Another reason put forward is that with the onset of winter, the sun sets early and the twilight zone lingers for a while. That kind of light is brilliant for television cameramen giving you lovely images but not quite so for the fielders trying to sight a ball. Remember too that many grounds in South Africa are quite open, not tall concrete structures that block everything, and so the effect of the setting sun may get accentuated. I’d like to believe that is a factor but I would also like to believe that the huge coaching contingents that teams carry around these days would have evolved a solution by now. Unless of course it is, as multiple choice question papers often offer you as an option, ‘none of the above’ and that fielders are just not concentrating enough. Whatever the reason, it is not a great spectacle and you cannot have players at this level, being paid what they are, to falter in a crucial, but fundamental, aspect of cricket.

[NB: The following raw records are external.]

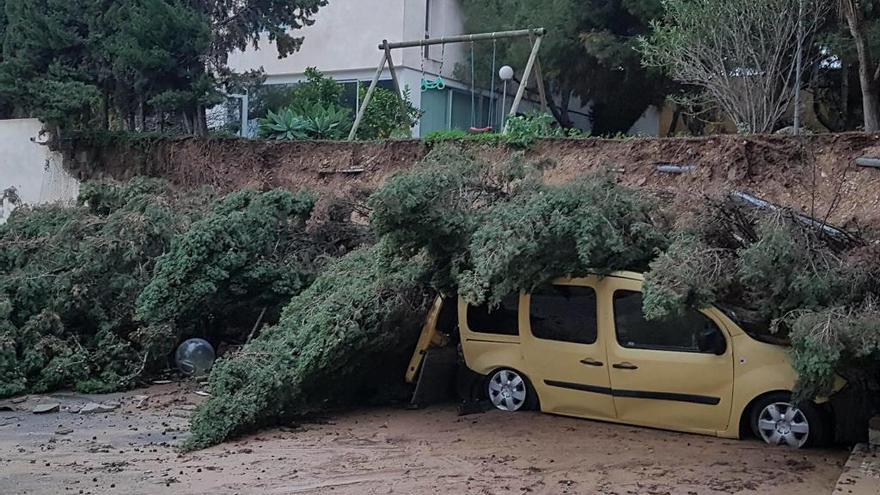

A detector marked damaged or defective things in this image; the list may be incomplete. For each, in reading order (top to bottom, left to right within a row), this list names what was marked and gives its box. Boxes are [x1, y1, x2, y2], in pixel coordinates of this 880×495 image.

crushed yellow van [410, 272, 844, 450]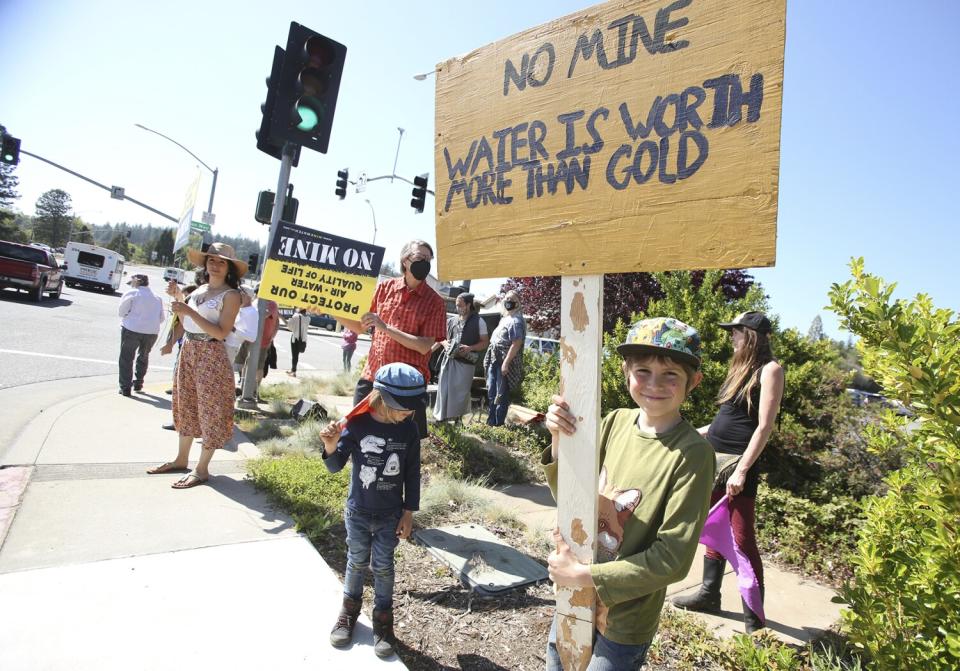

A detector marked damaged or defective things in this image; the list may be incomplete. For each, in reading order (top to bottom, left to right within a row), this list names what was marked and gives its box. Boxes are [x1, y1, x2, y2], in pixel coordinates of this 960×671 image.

peeling white paint on post [556, 274, 600, 671]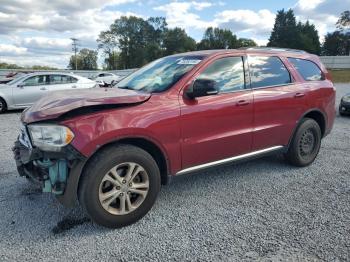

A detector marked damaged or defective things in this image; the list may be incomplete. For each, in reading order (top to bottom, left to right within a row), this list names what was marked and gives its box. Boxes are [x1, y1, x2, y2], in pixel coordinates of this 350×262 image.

front hood damage [21, 87, 150, 123]
damaged red suv [13, 48, 336, 228]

Having said that I was hoping to see something new at the IPL and I now have. Last year Shaun Pollock introduced the loopy bouncer to T20 cricket. Hitherto, slower balls were fuller and only the likes of Venkatesh Prasad used to bowl it mid-pitch. Now Pollock was almost bowling a fast off break about halfway through and getting it to rise like a normal bouncer but only much slower. This year we have seen a thrilling variation on the old scoop shot played over fine leg. Most often that was played at about forty-five degrees or occasionally finer, maybe thirty degrees. Now twice in two days we have seen it played back over the wicketkeeper’s head (“back over the bowler’s head” used to be a favourite commentary line in the days gone by!!). It means of course that you move your own head out of line first and stop short of hitting the wicketkeeper on the helmet if he is standing up. Even more astonishingly, both Brendon McCullum and Tillakaratne Dilshan, managed to clear the boundary with it. It is thrilling to watch and just shows you how this game evolves with time, and with changing requirements.
... contd.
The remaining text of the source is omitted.